- WHAT IS BEING ASKED -
In the text below about petroleum engineering awards, rewrite the paragraph beginning "The John Franklin Carll Award recognizes" as a short bulleted list that keeps its main facts.

- SELECTED TEXT -

"""

Because of the state’s willingness, she and her team can evaluate the shale plays in Texas in six directions: social and economic, air, land, water, seismicity and transportation and record for history what is happening today.

The John Franklin Carll Award recognizes distinguished contributions applying engineering principles to petroleum development and recovery. Recipients of the award automatically become Distinguished Members of the SPE.

The award is named after a pioneer in petroleum engineering, John Franklin Carll. More than a century ago, he articulated the principles of petroleum engineering and geology that established the basic framework for development of petroleum engineering technology.

Now Ehlig-Economides is doing the same for the next century.

Robello Samuel, Adjunct Professor

The SPA honored Robello Samuel, Ph.D., petroleum engineering adjunct professor with two awards, the SPE Drilling Engineering Award for outstanding contributions to the advancement of petroleum engineering and a Distinguished Membership award. The membership award recognizes only 1 percent of SPE members “who have attained eminence in the petroleum industry or the academic community, or who have made significant contributions to SPE.”

Samuel believes the SPE provides opportunities not otherwise available in the industry, giving him the chance to disseminate and exchange technical information and teach and train a new generation of engineers. His proudest accomplishment in that regard is convincing his own two children to become drilling engineers.

And how did he convince them? By teaching them the same way he instructs his students – creatively.

"""

- DATA EXCERPT -
"""

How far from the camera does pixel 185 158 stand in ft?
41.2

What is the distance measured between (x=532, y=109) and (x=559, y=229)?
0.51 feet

"""

- FINISHED ANSWER -
- The John Franklin Carll Award honors distinguished contributions that apply engineering principles to petroleum development and recovery.
- Its recipients automatically become Distinguished Members of the SPE.